— Task brief —
Word for word, copy out every line of the records, omitting each picture.

*** Block opens ***

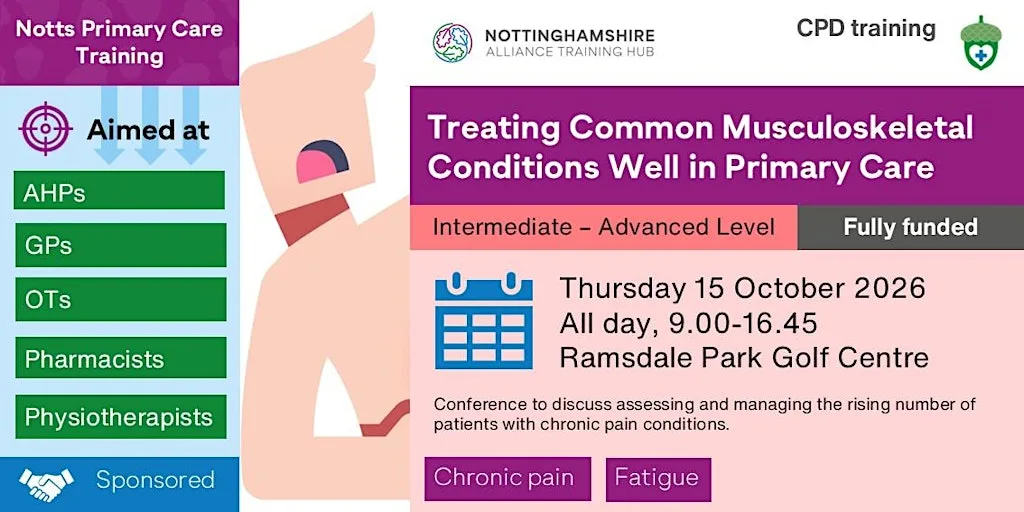 Notts Primary Care Training

Aimed at

AHPs

GPs

OTs

Pharmacists

Physiotherapists

Sponsored

NOTTINGHAMSHIRE
ALLIANCE TRAINING HUB

CPD training

Treating Common Musculoskeletal Conditions Well in Primary Care

Intermediate – Advanced Level

Fully funded

Thursday 15 October 2026
All day, 9.00-16.45
Ramsdale Park Golf Centre

Conference to discuss assessing and managing the rising number of patients with chronic pain conditions.

Chronic pain

Fatigue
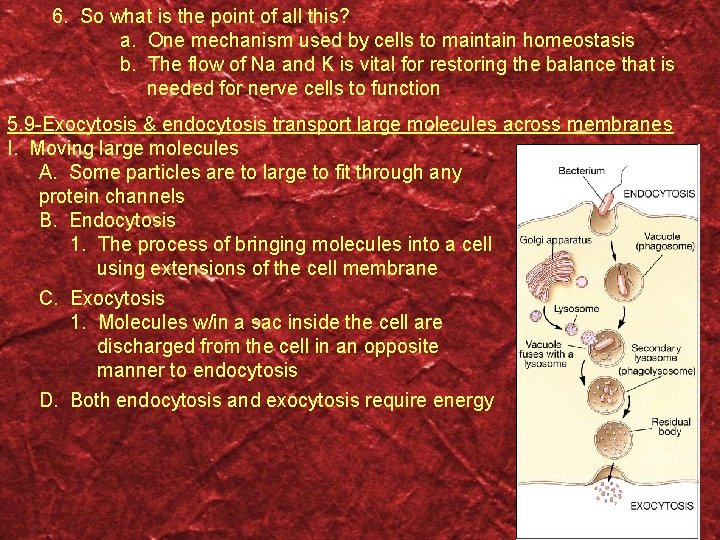 6. So what is the point of all this?

a. One mechanism used by cells to maintain homeostasis

b. The flow of Na and K is vital for restoring the balance that is needed for nerve cells to function

5.9-Exocytosis & endocytosis transport large molecules across membranes

I. Moving large molecules

A. Some particles are to large to fit through any protein channels

B. Endocytosis

1. The process of bringing molecules into a cell using extensions of the cell membrane

C. Exocytosis

1. Molecules w/in a sac inside the cell are discharged from the cell in an opposite manner to endocytosis

D. Both endocytosis and exocytosis require energy

Bacterium

ENDOCYTOSIS

Golgi apparatus

Vacuole (phagosome)

Lysosome

Vacuole fuses with a lysosome

Secondary lysosome (phagolysosome)

Residual body

EXOCYTOSIS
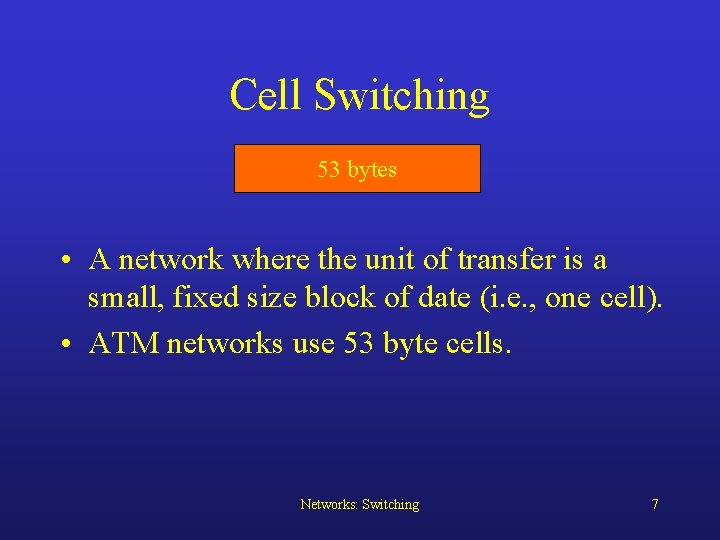 Cell Switching

53 bytes

• A network where the unit of transfer is a small, fixed size block of date (i.e., one cell).
• ATM networks use 53 byte cells.

Networks: Switching

7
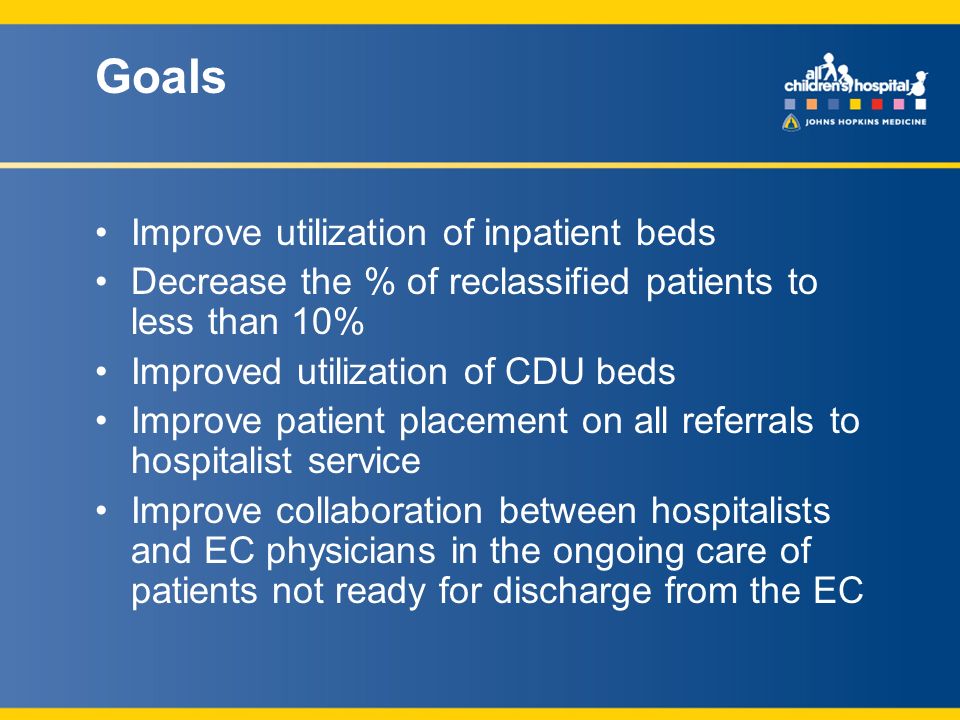 Goals

all children's hospital
JOHNS HOPKINS MEDICINE

• Improve utilization of inpatient beds
• Decrease the % of reclassified patients to less than 10%
• Improved utilization of CDU beds
• Improve patient placement on all referrals to hospitalist service
• Improve collaboration between hospitalists and EC physicians in the ongoing care of patients not ready for discharge from the EC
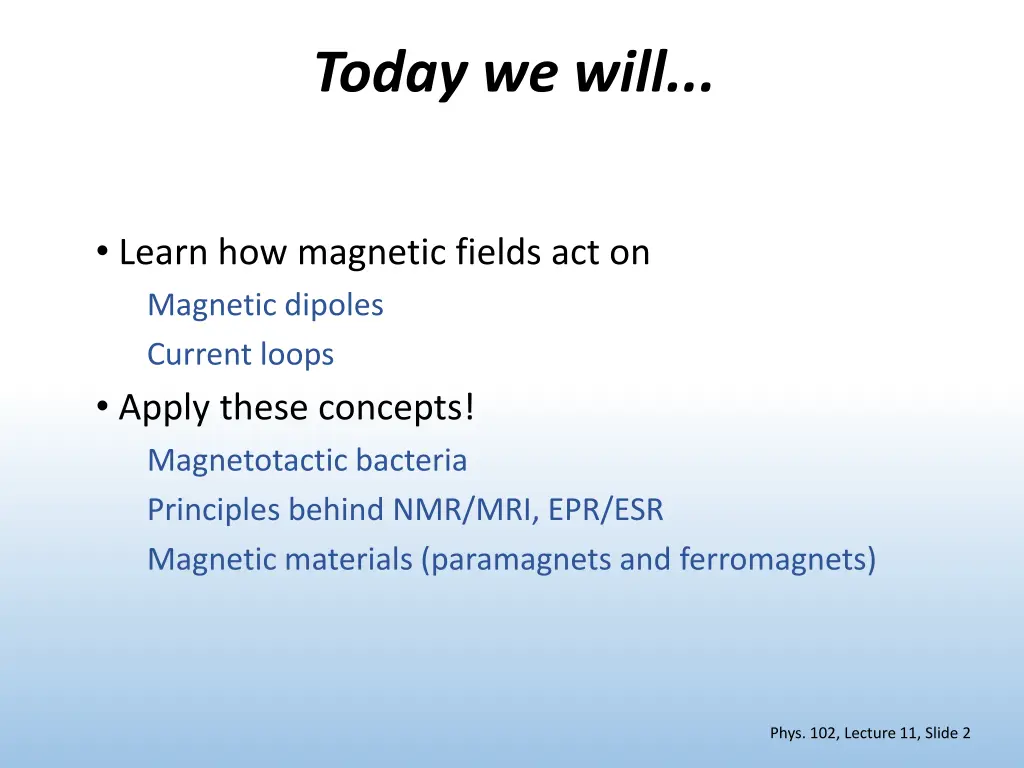 Today we will...

• Learn how magnetic fields act on

Magnetic dipoles

Current loops

• Apply these concepts!

Magnetotactic bacteria

Principles behind NMR/MRI, EPR/ESR

Magnetic materials (paramagnets and ferromagnets)

Phys. 102, Lecture 11, Slide 2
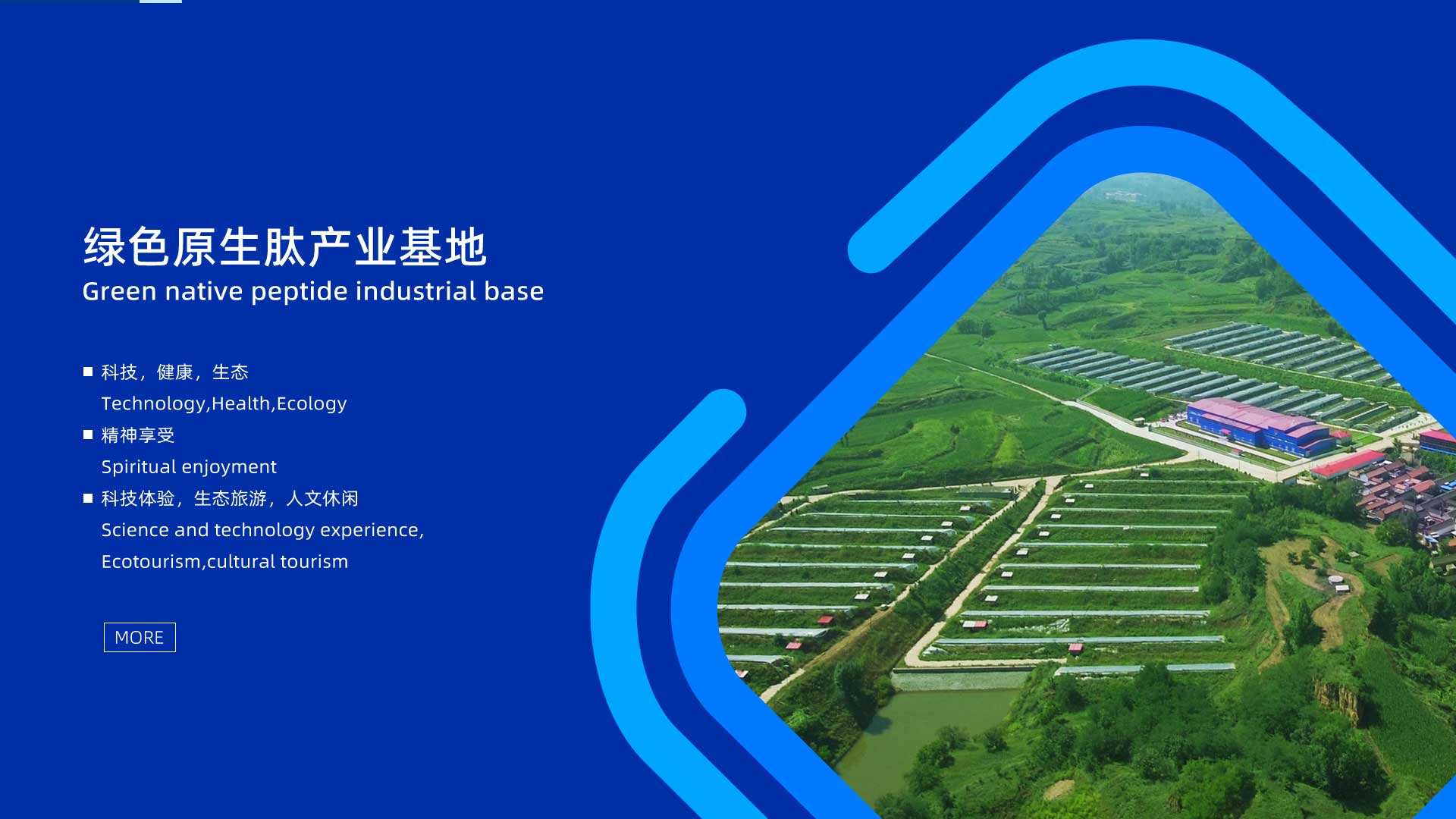 绿色原生肽产业基地
Green native peptide industrial base

■ 科技，健康，生态
Technology,Health,Ecology
■ 精神享受
Spiritual enjoyment
■ 科技体验，生态旅游，人文休闲
Science and technology experience,
Ecotourism,cultural tourism

MORE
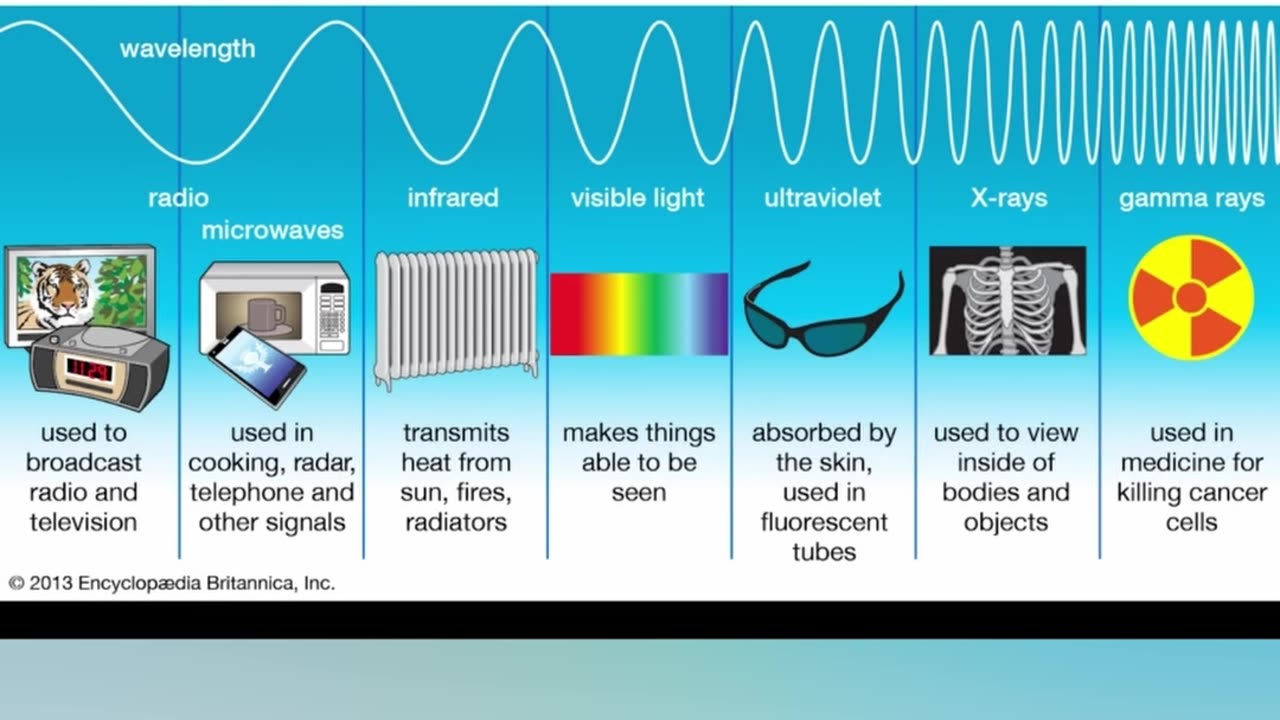 wavelength

radio

microwaves

infrared

visible light

ultraviolet

X-rays

gamma rays

11:29

used to broadcast radio and television

used in cooking, radar, telephone and other signals

transmits heat from sun, fires, radiators

makes things able to be seen

absorbed by the skin, used in fluorescent tubes

used to view inside of bodies and objects

used in medicine for killing cancer cells

© 2013 Encyclopædia Britannica, Inc.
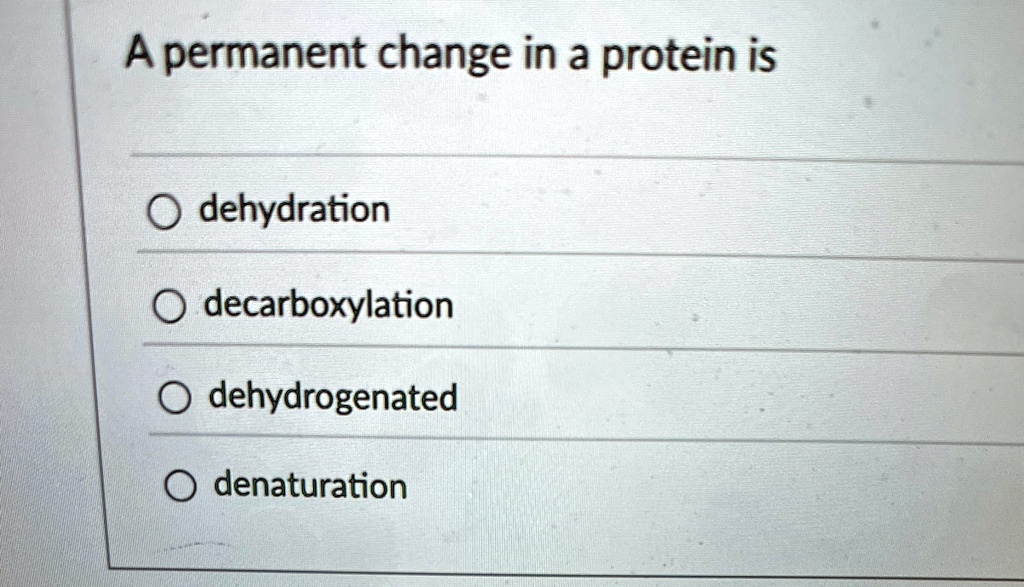 A permanent change in a protein is

dehydration

decarboxylation

dehydrogenated

denaturation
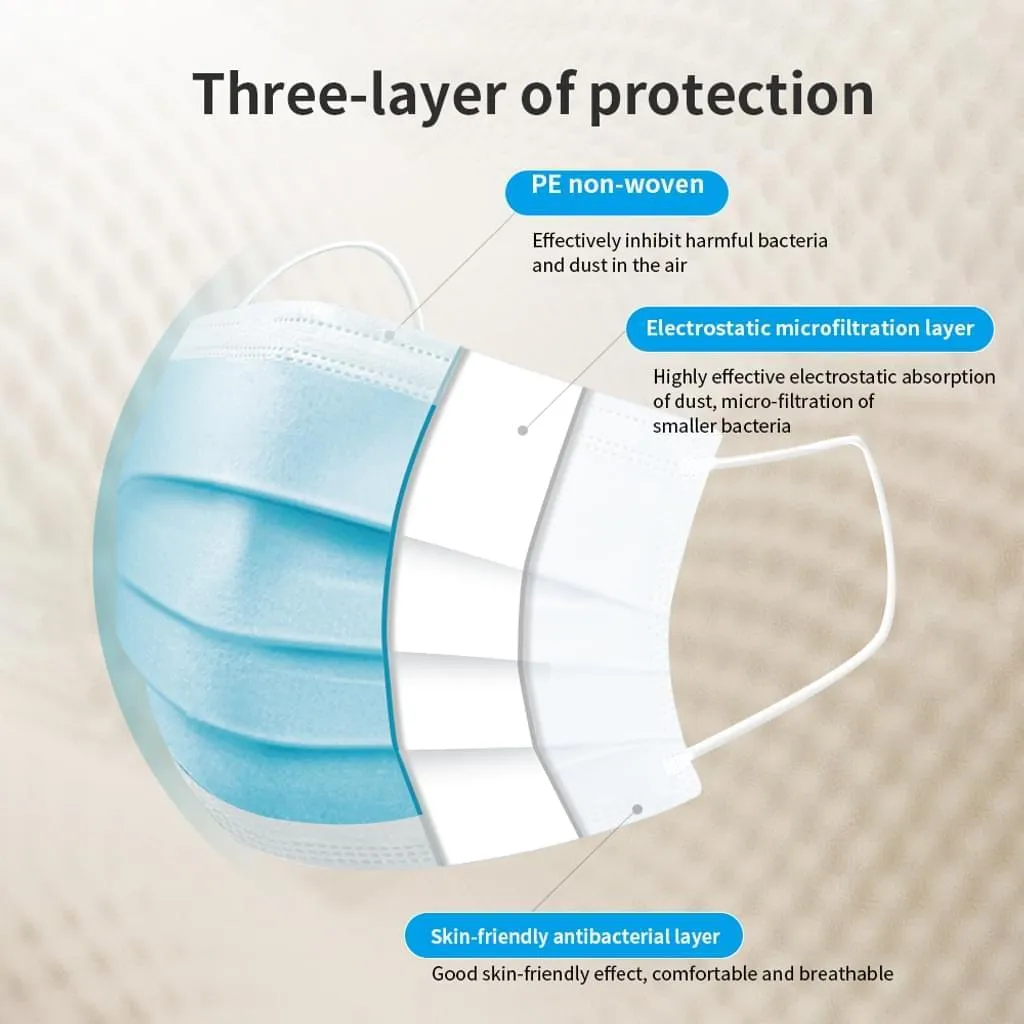 Three-layer of protection

PE non-woven

Effectively inhibit harmful bacteria and dust in the air

Electrostatic microfiltration layer

Highly effective electrostatic absorption of dust, micro-filtration of smaller bacteria

Skin-friendly antibacterial layer

Good skin-friendly effect, comfortable and breathable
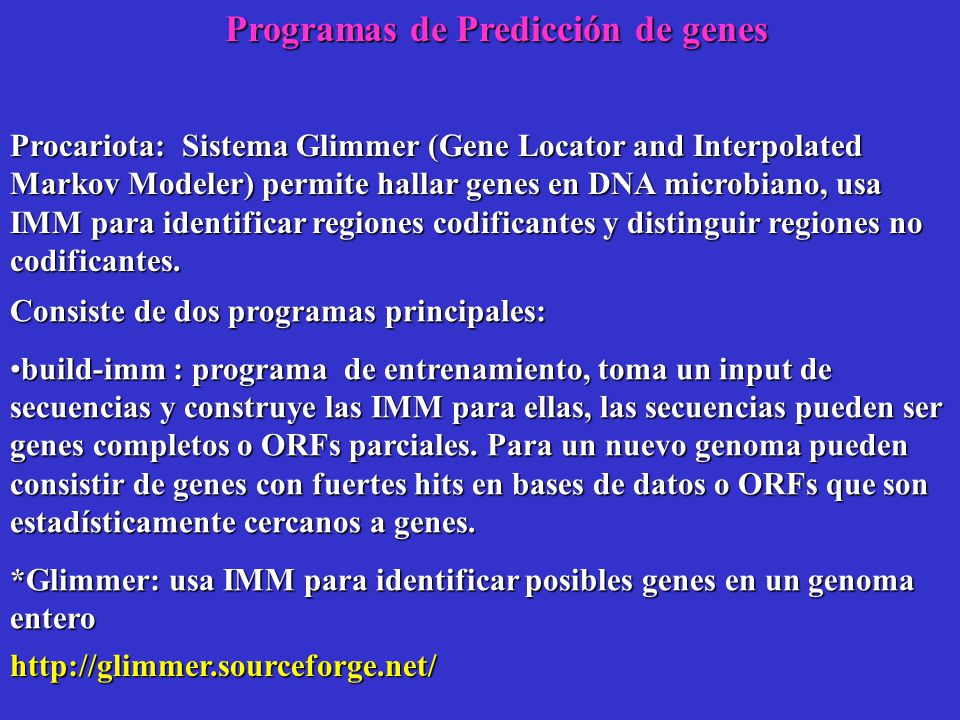 Programas de Predicción de genes

Procariota: Sistema Glimmer (Gene Locator and Interpolated Markov Modeler) permite hallar genes en DNA microbiano, usa IMM para identificar regiones codificantes y distinguir regiones no codificantes.

Consiste de dos programas principales:

•build-imm : programa de entrenamiento, toma un input de secuencias y construye las IMM para ellas, las secuencias pueden ser genes completos o ORFs parciales. Para un nuevo genoma pueden consistir de genes con fuertes hits en bases de datos o ORFs que son estadísticamente cercanos a genes.

*Glimmer: usa IMM para identificar posibles genes en un genoma entero

http://glimmer.sourceforge.net/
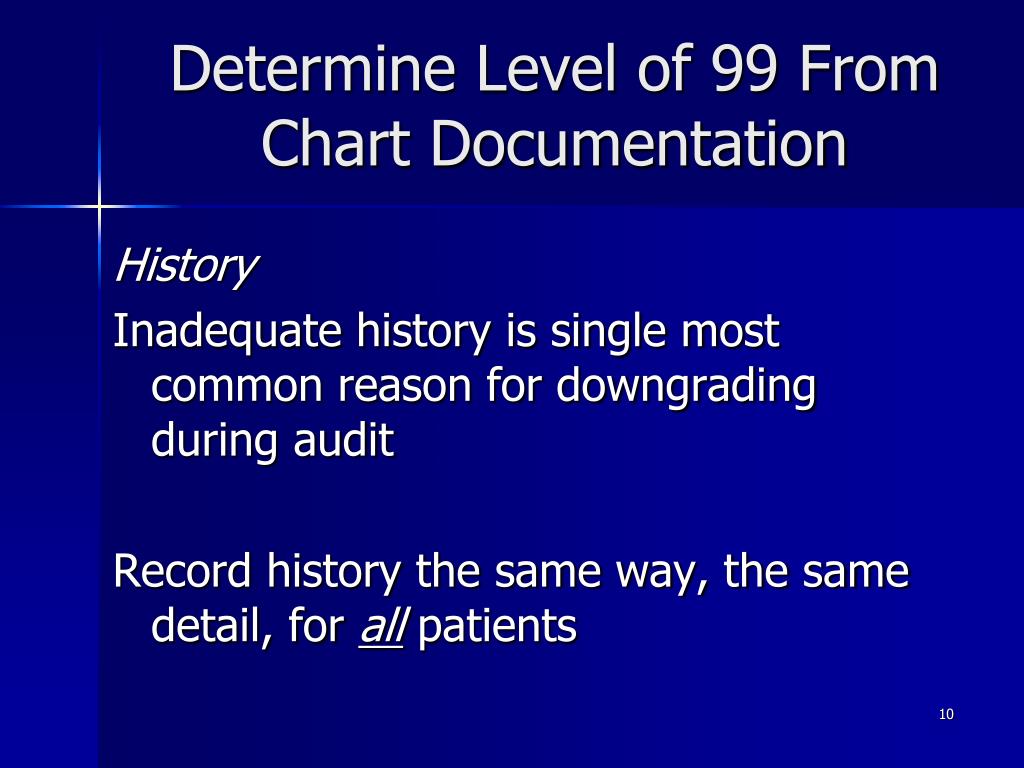 Determine Level of 99 From Chart Documentation

History

Inadequate history is single most common reason for downgrading during audit

Record history the same way, the same detail, for all patients

10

*** Block closes ***

— Output of the exercise —
 Notts Primary Care Training

Aimed at

AHPs

GPs

OTs

Pharmacists

Physiotherapists

Sponsored

NOTTINGHAMSHIRE
ALLIANCE TRAINING HUB

CPD training

Treating Common Musculoskeletal Conditions Well in Primary Care

Intermediate – Advanced Level

Fully funded

Thursday 15 October 2026
All day, 9.00-16.45
Ramsdale Park Golf Centre

Conference to discuss assessing and managing the rising number of patients with chronic pain conditions.

Chronic pain

Fatigue
 6. So what is the point of all this?

a. One mechanism used by cells to maintain homeostasis

b. The flow of Na and K is vital for restoring the balance that is needed for nerve cells to function

5.9-Exocytosis & endocytosis transport large molecules across membranes

I. Moving large molecules

A. Some particles are to large to fit through any protein channels

B. Endocytosis

1. The process of bringing molecules into a cell using extensions of the cell membrane

C. Exocytosis

1. Molecules w/in a sac inside the cell are discharged from the cell in an opposite manner to endocytosis

D. Both endocytosis and exocytosis require energy

Bacterium

ENDOCYTOSIS

Golgi apparatus

Vacuole (phagosome)

Lysosome

Vacuole fuses with a lysosome

Secondary lysosome (phagolysosome)

Residual body

EXOCYTOSIS
 Cell Switching

53 bytes

• A network where the unit of transfer is a small, fixed size block of date (i.e., one cell).
• ATM networks use 53 byte cells.

Networks: Switching

7
 Goals

all children's hospital
JOHNS HOPKINS MEDICINE

• Improve utilization of inpatient beds
• Decrease the % of reclassified patients to less than 10%
• Improved utilization of CDU beds
• Improve patient placement on all referrals to hospitalist service
• Improve collaboration between hospitalists and EC physicians in the ongoing care of patients not ready for discharge from the EC
 Today we will...

• Learn how magnetic fields act on

Magnetic dipoles

Current loops

• Apply these concepts!

Magnetotactic bacteria

Principles behind NMR/MRI, EPR/ESR

Magnetic materials (paramagnets and ferromagnets)

Phys. 102, Lecture 11, Slide 2
 绿色原生肽产业基地
Green native peptide industrial base

■ 科技，健康，生态
Technology,Health,Ecology
■ 精神享受
Spiritual enjoyment
■ 科技体验，生态旅游，人文休闲
Science and technology experience,
Ecotourism,cultural tourism

MORE
 wavelength

radio

microwaves

infrared

visible light

ultraviolet

X-rays

gamma rays

11:29

used to broadcast radio and television

used in cooking, radar, telephone and other signals

transmits heat from sun, fires, radiators

makes things able to be seen

absorbed by the skin, used in fluorescent tubes

used to view inside of bodies and objects

used in medicine for killing cancer cells

© 2013 Encyclopædia Britannica, Inc.
 A permanent change in a protein is

dehydration

decarboxylation

dehydrogenated

denaturation
 Three-layer of protection

PE non-woven

Effectively inhibit harmful bacteria and dust in the air

Electrostatic microfiltration layer

Highly effective electrostatic absorption of dust, micro-filtration of smaller bacteria

Skin-friendly antibacterial layer

Good skin-friendly effect, comfortable and breathable
 Programas de Predicción de genes

Procariota: Sistema Glimmer (Gene Locator and Interpolated Markov Modeler) permite hallar genes en DNA microbiano, usa IMM para identificar regiones codificantes y distinguir regiones no codificantes.

Consiste de dos programas principales:

•build-imm : programa de entrenamiento, toma un input de secuencias y construye las IMM para ellas, las secuencias pueden ser genes completos o ORFs parciales. Para un nuevo genoma pueden consistir de genes con fuertes hits en bases de datos o ORFs que son estadísticamente cercanos a genes.

*Glimmer: usa IMM para identificar posibles genes en un genoma entero

http://glimmer.sourceforge.net/
 Determine Level of 99 From Chart Documentation

History

Inadequate history is single most common reason for downgrading during audit

Record history the same way, the same detail, for all patients

10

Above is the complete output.